What did the Catholic bishops say?
In a statement released June 28, the U.S. Conference of Catholic Bishops stated that the ACA must be "repaired" if it is to accomplish the goal of "life-affirming health care for all," as it does not protect freedom of conscience regarding artificial contraception coverage, and it leaves immigrants and their families "worse off" than before.
The statement read: "For nearly a century, the Catholic bishops of the United States have been and continue to be consistent advocates for comprehensive health care reform to ensure access to life-affirming health care for all, especially the poorest and the most vulnerable. Although the United States Conference of Catholic Bishops (USCCB) did not participate in these cases and took no position on the specific questions presented to the Court, USCCB's position on health care reform generally and on ACA particularly is a matter of public record. The bishops ultimately opposed final passage of ACA for several reasons.
"First, ACA allows use of federal funds to pay for elective abortions and for plans that cover such abortions, contradicting longstanding federal policy. The risk we identified in this area has already materialized, particularly in the initial approval by the Department of Health and Human Services (HHS) of 'high risk' insurance pools that would have covered abortion.
"Second, the Act fails to include necessary language to provide essential conscience protection, both within and beyond the abortion context. We have provided extensive analyses of ACA's defects with respect to both abortion and conscience. The lack of statutory conscience protections applicable to ACA's new mandates has been illustrated in dramatic fashion by HHS's "preventive services" mandate, which forces religious and other employers to cover sterilization and contraception, including abortifacient drugs.

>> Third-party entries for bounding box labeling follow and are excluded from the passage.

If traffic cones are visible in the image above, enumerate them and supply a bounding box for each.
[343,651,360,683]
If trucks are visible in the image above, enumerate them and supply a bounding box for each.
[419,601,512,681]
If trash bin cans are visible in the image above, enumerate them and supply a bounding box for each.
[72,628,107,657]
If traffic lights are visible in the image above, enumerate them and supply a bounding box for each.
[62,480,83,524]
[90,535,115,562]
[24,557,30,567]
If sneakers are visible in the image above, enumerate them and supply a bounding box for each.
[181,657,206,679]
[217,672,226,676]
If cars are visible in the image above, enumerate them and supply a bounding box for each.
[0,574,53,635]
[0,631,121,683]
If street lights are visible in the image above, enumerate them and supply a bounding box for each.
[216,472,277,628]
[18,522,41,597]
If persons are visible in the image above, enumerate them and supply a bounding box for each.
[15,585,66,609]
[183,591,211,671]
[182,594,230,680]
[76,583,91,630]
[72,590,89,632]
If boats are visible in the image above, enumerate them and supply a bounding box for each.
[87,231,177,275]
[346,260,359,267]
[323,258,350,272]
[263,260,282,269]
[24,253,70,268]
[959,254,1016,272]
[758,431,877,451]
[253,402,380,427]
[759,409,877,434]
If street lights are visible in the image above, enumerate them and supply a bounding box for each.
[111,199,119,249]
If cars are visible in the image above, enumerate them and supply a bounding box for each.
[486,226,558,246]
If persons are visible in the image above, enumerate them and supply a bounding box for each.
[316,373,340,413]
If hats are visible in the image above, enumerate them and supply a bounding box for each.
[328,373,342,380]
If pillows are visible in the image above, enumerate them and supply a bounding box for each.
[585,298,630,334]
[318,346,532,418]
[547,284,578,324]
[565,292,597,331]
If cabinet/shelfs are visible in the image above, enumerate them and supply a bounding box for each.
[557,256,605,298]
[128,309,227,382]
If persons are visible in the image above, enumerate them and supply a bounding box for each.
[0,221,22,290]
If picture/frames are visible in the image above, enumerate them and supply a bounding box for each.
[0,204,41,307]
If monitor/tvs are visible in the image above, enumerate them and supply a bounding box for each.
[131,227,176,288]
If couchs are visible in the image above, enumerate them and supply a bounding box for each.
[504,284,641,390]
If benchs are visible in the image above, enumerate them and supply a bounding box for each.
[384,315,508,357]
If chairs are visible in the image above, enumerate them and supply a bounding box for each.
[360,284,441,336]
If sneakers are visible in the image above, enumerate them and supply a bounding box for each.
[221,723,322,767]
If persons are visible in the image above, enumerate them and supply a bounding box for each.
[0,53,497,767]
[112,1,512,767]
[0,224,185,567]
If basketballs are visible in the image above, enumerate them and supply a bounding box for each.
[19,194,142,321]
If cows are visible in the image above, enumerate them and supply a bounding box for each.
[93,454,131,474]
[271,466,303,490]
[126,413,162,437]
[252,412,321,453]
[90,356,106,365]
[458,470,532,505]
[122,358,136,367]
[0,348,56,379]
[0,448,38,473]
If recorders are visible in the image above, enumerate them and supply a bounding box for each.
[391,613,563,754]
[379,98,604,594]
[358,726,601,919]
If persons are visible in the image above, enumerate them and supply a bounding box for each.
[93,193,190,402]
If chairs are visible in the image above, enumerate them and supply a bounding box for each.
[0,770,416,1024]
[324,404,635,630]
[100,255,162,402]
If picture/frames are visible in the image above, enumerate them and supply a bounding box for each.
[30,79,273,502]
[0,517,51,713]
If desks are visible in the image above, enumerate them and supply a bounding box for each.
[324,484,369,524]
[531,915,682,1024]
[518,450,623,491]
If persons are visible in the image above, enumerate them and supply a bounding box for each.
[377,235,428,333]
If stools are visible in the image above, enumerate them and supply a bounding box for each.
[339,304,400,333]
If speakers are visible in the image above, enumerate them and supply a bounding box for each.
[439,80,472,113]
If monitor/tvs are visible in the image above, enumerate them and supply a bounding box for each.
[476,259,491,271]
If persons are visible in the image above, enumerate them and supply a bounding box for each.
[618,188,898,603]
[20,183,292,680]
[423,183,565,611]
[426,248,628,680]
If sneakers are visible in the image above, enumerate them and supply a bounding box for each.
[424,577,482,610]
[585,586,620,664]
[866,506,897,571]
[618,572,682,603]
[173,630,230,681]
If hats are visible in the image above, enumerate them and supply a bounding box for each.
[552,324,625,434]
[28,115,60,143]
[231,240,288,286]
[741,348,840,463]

"Third, ACA fails to treat immigrant workers and their families fairly. ACA leaves them worse off by not allowing them to purchase health coverage in the new exchanges created under the law, even if they use their own money. This undermines the Act's stated goal of promoting access to basic life-affirming health care for everyone, especially for those most in need.
"Following enactment of ACA, the U.S. Conference of Catholic Bishops (USCCB) has not joined in efforts to repeal the law in its entirety, and we do not do so today. The decision of the Supreme Court neither diminishes the moral imperative to ensure decent health care for all, nor eliminates the need to correct the fundamental flaws described above. We therefore continue to urge Congress to pass, and the Administration to sign, legislation to fix those flaws."
— Catholic News Herald, Catholic News Service contributed to this report.